Bungie gave the world one of the most beloved shooters of all time in Halo. Now in partnership with Activision, they are looking to repeat the cycle with Destiny. An ‘always online’ multiplayer shooter that is looking to redefine how we look at the genre. Set 700 years in the future after space exploration and colonization became rampant and then crashed around mankind. On the brink of extinction and facing alien hostility, it is up to the last guardians to protect what remains of our species. Using advanced matchmaking you will be partnered with players on the fly, for large scale fun fights to smaller more intimate co-op style missions. The game is designed to throw dynamic events at the players so your experience will always be expanding and developing. It’s a big ask, but the game looks incredible with a stunning art style and universe to explore. We can’t wait to see more of Destiny.

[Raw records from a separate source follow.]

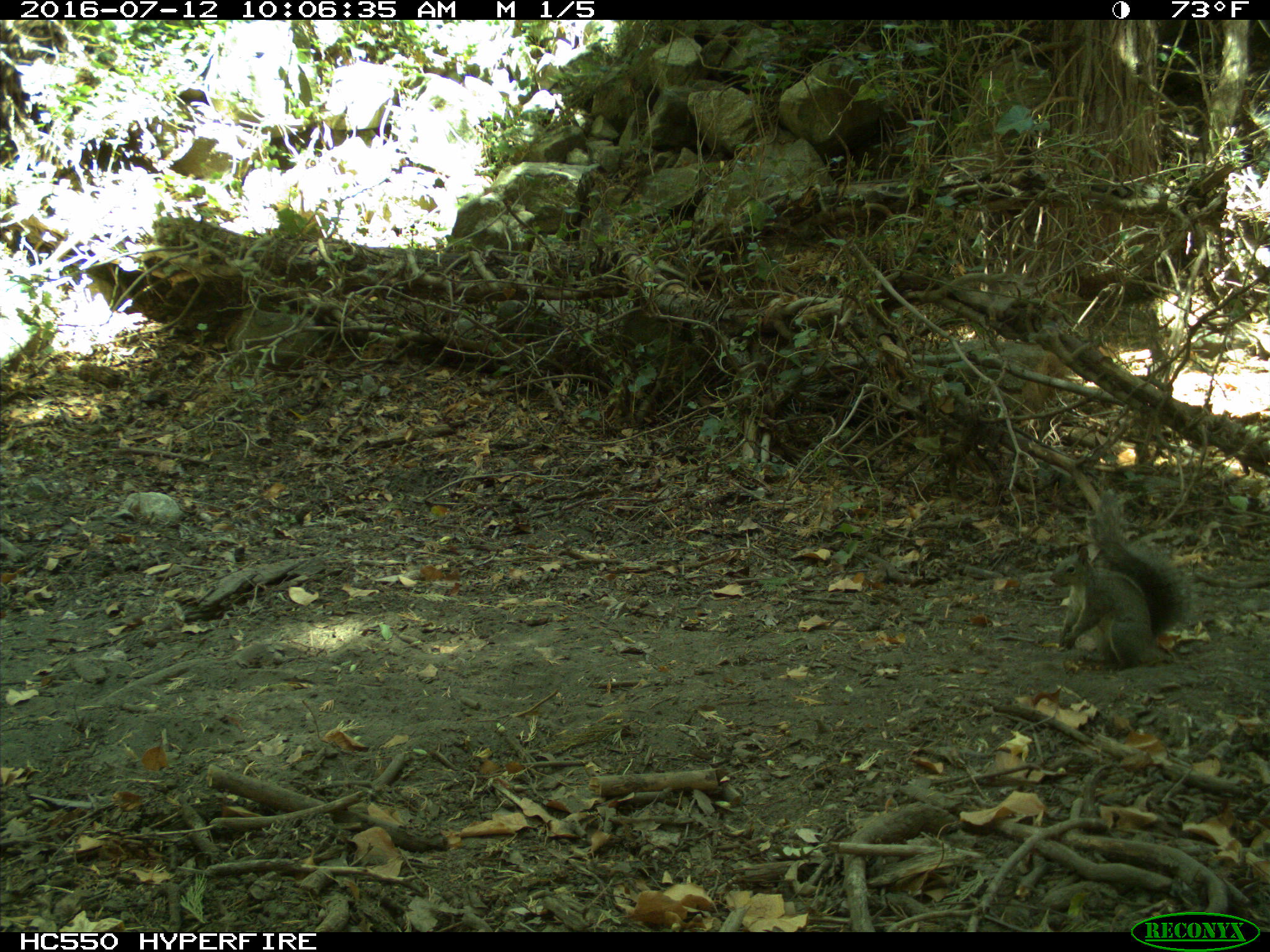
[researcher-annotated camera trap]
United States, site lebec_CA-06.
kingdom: Animalia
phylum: Chordata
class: Mammalia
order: Rodentia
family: Sciuridae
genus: Sciurus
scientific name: Sciurus carolinensis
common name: eastern gray squirrel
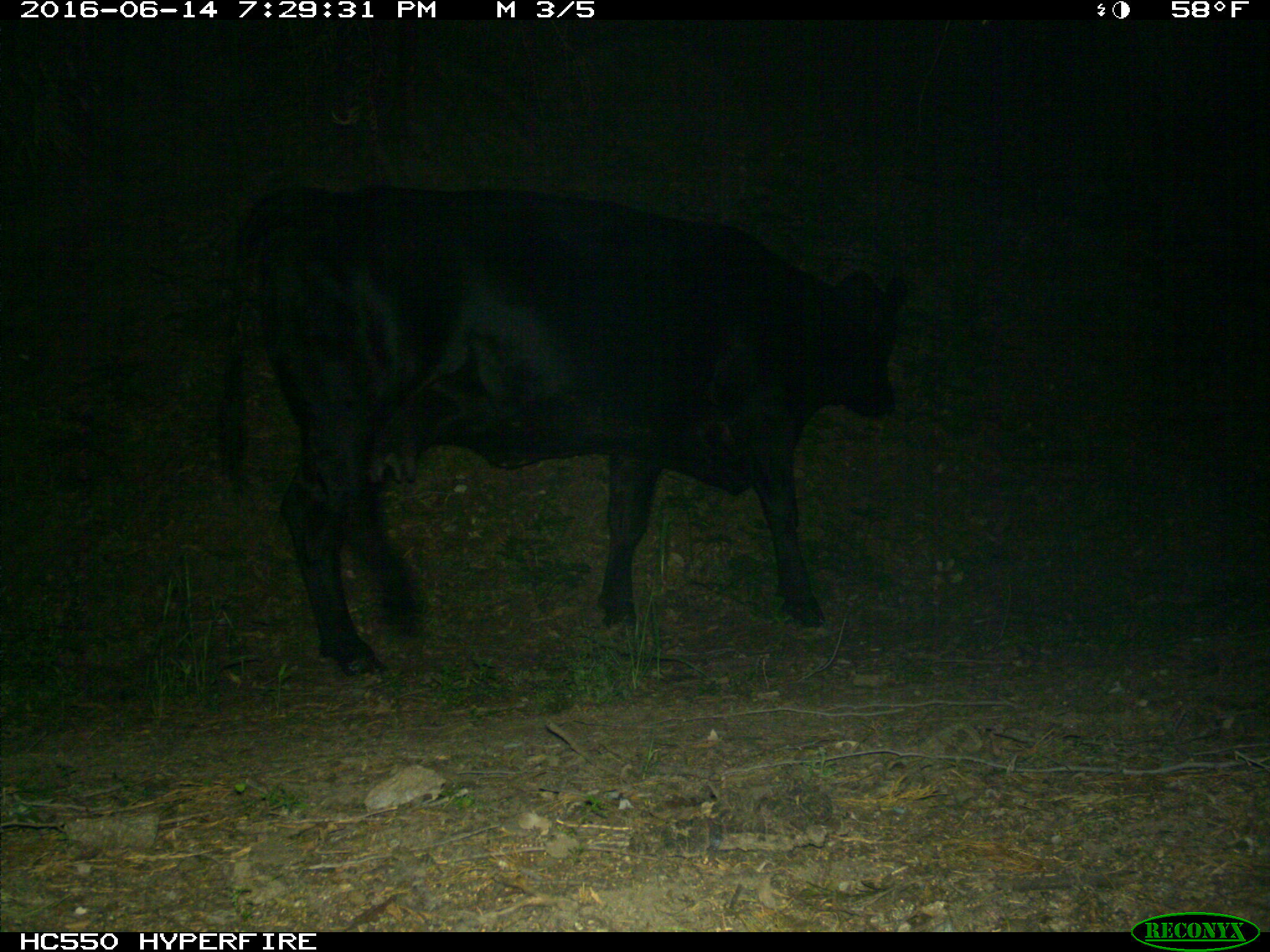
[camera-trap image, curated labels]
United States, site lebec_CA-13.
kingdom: Animalia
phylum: Chordata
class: Mammalia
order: Artiodactyla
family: Bovidae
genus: Bos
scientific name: Bos taurus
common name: domestic cow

Same-console co-op gaming has been struggling of late. As more and more titles switch to online multiplayer and season passes, it’s mainly been the work of the indie and digital scene to provide that reason for having a second controller. 2012’s Lara Croft and the Guardian of Light was a superb spin off entry to the Tomb Raider franchise, so when a sequel - Lara Croft and the Temple of Osiris - was announced at E3 2014, we couldn’t wait to go hands on with it.

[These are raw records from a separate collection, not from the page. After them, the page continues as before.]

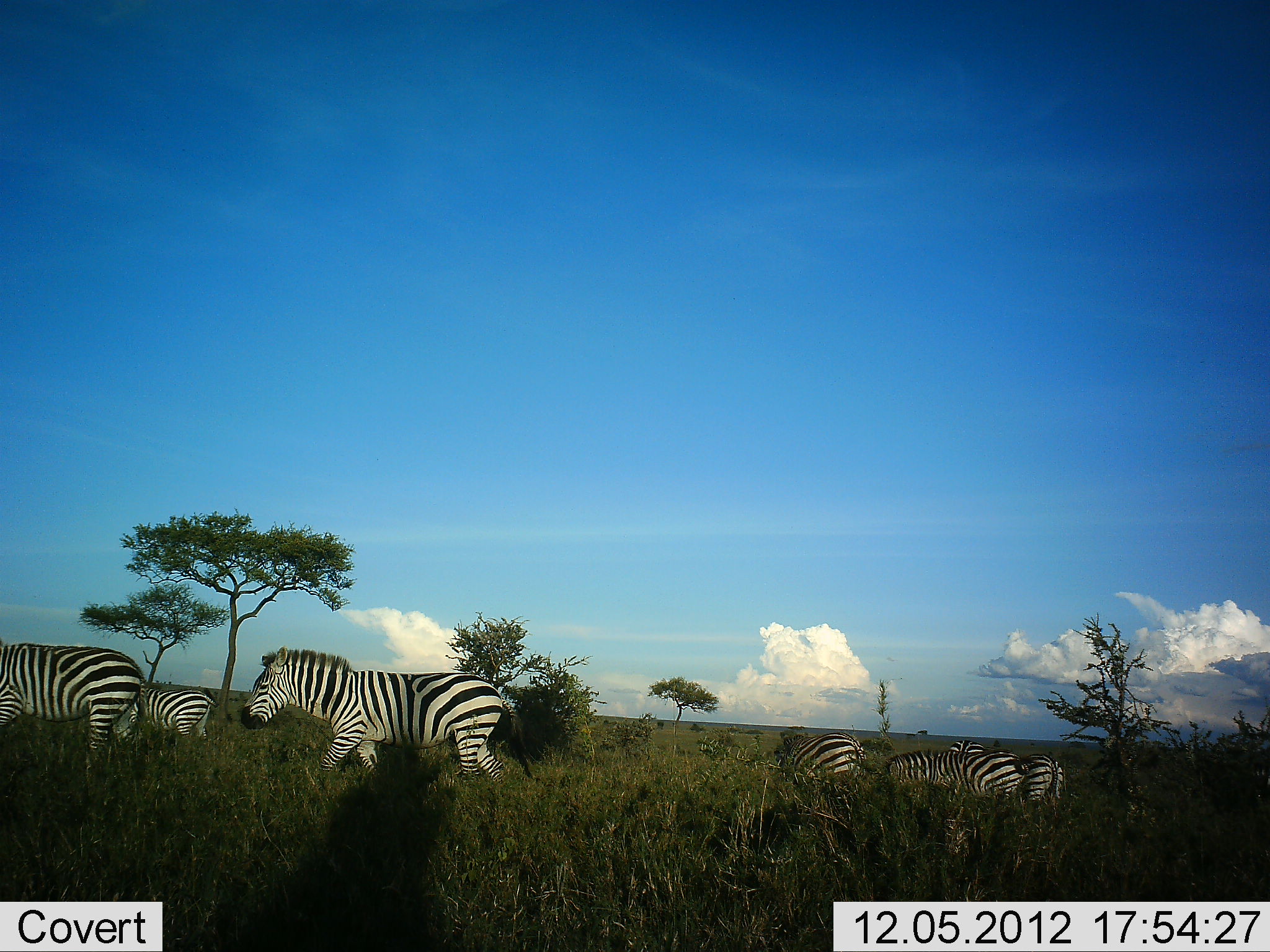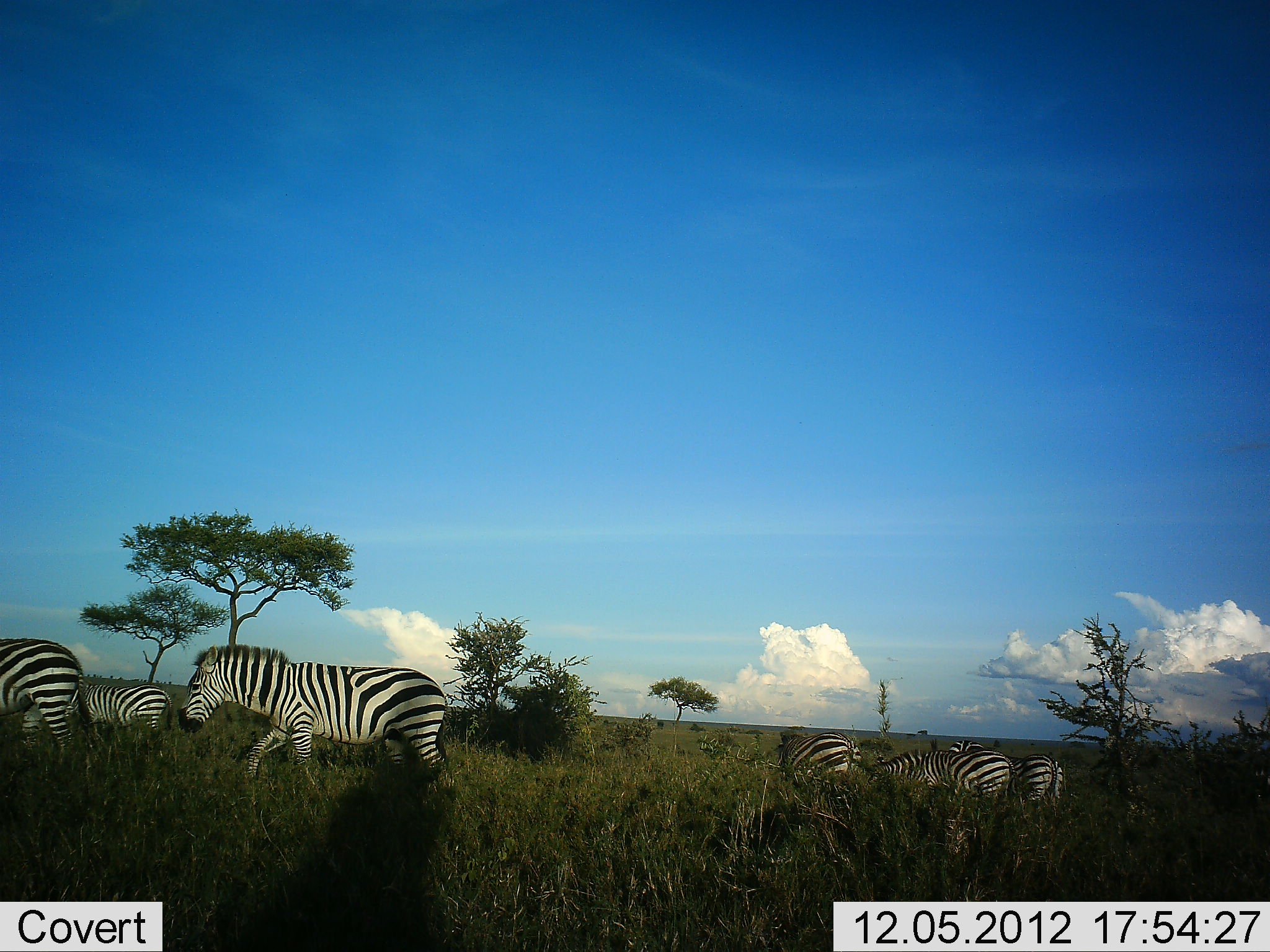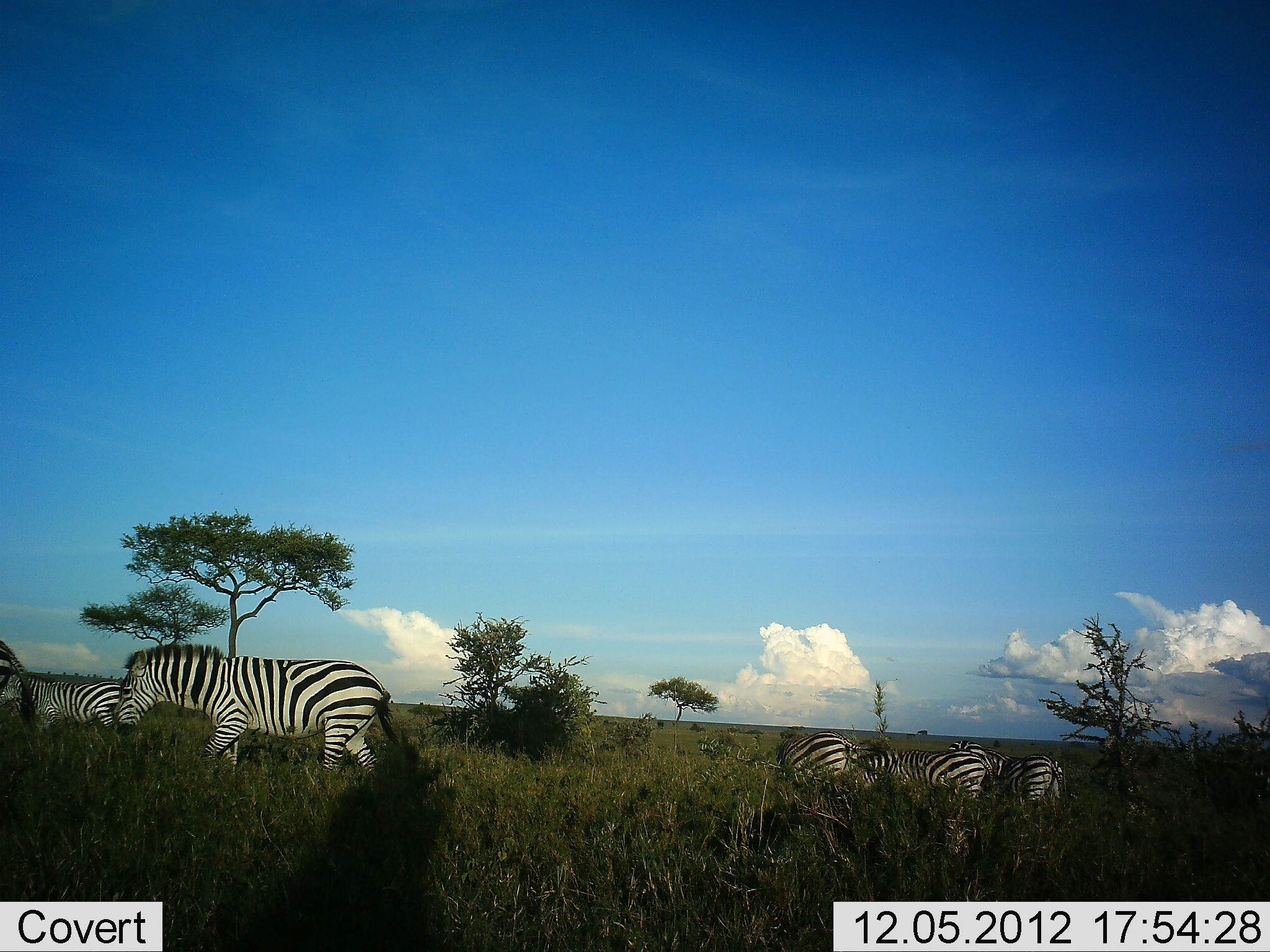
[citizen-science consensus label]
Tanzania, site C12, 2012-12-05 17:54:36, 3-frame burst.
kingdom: Animalia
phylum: Chordata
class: Mammalia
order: Perissodactyla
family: Equidae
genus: Equus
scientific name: Equus quagga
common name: plains zebra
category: zebra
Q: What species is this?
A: Zebra (plains zebra) (Equus quagga).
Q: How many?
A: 7.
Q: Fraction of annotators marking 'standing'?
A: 70%.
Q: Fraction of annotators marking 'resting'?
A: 0%.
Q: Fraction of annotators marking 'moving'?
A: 90%.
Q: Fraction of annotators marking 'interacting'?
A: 0%.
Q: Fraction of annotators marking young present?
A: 0%.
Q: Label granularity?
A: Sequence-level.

Coming to New Gen consoles and PC, Lara and rival treasure hunter Carter Bell (Stringer’s brother?) find themselves being hunted through the temple by the evil god Set. Luckily you have a couple of Egyptian gods of your own onside, Horus and Isis, who take the co-op action up to 4 players this time out. The gameplay, thankfully, hasn’t been altered all that much. This is still superb twin stick action and platforming, with the puzzles on hand to keep you thinking and upgrades and collectibles absolutely everywhere.

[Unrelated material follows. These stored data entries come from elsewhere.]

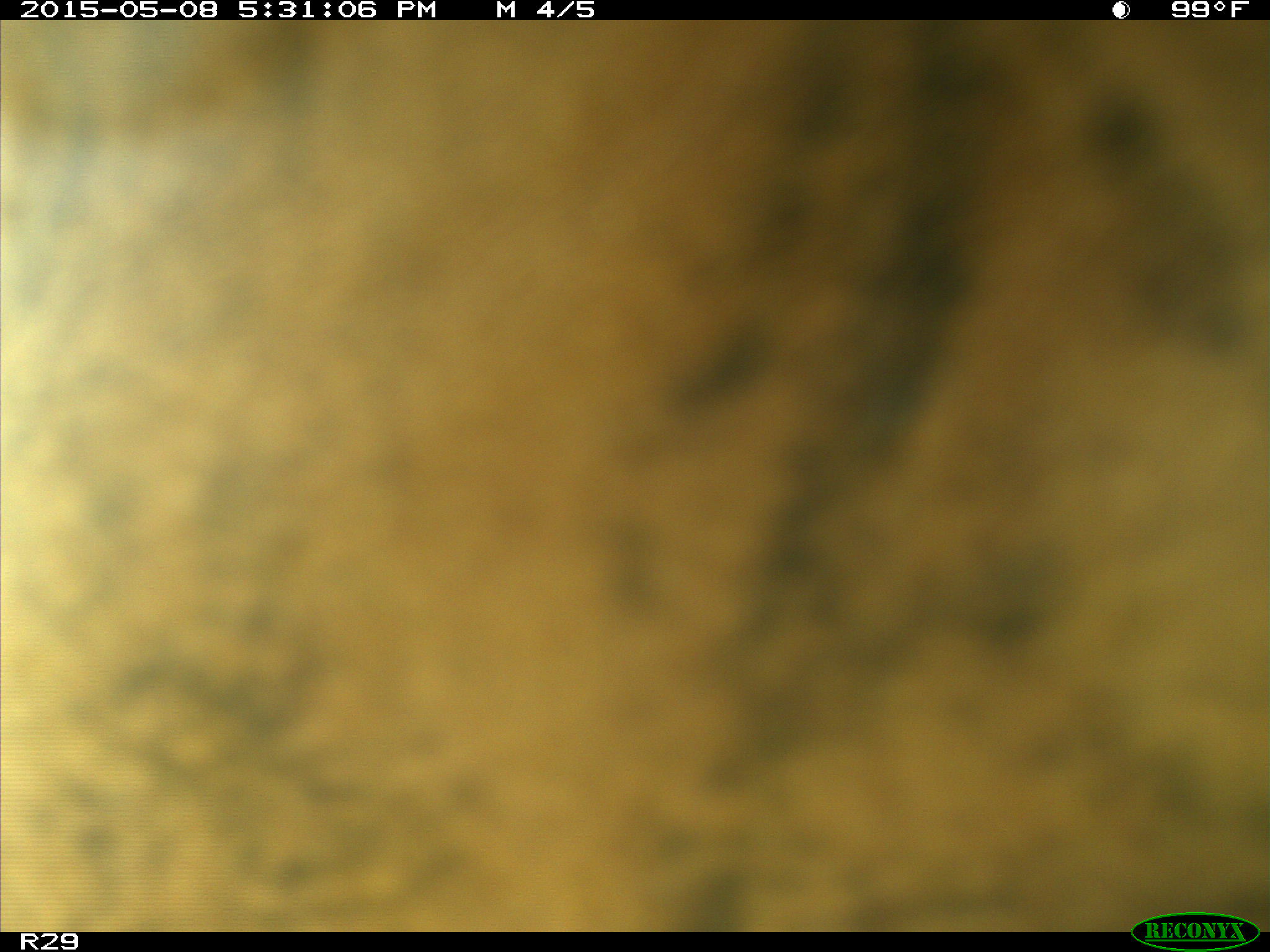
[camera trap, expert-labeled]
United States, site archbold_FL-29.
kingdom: Animalia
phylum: Chordata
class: Mammalia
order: Artiodactyla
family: Bovidae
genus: Bos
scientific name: Bos taurus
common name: domestic cow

The extra power of the Xbox One and PS4 have allowed more than just the 4 player co-op though. Dynamic lighting and weather effects make every room come alive and really elevates Temple of Osiris above the usual standard of a download title. The extra co-op partners bring so much fun to the game as you fight over points and kills, and it’s this competitive edge that made my demo as fun as it was. Even the puzzles have a dynamic element as they adapt to the number of players making sure everyone playing is central to moving forward.
The biggest thing I took away from Lara Croft and the Temple of Osiris is how fun the demo I played was, how much I’m looking forward to playing it again, and how exciting the digital games market is getting now.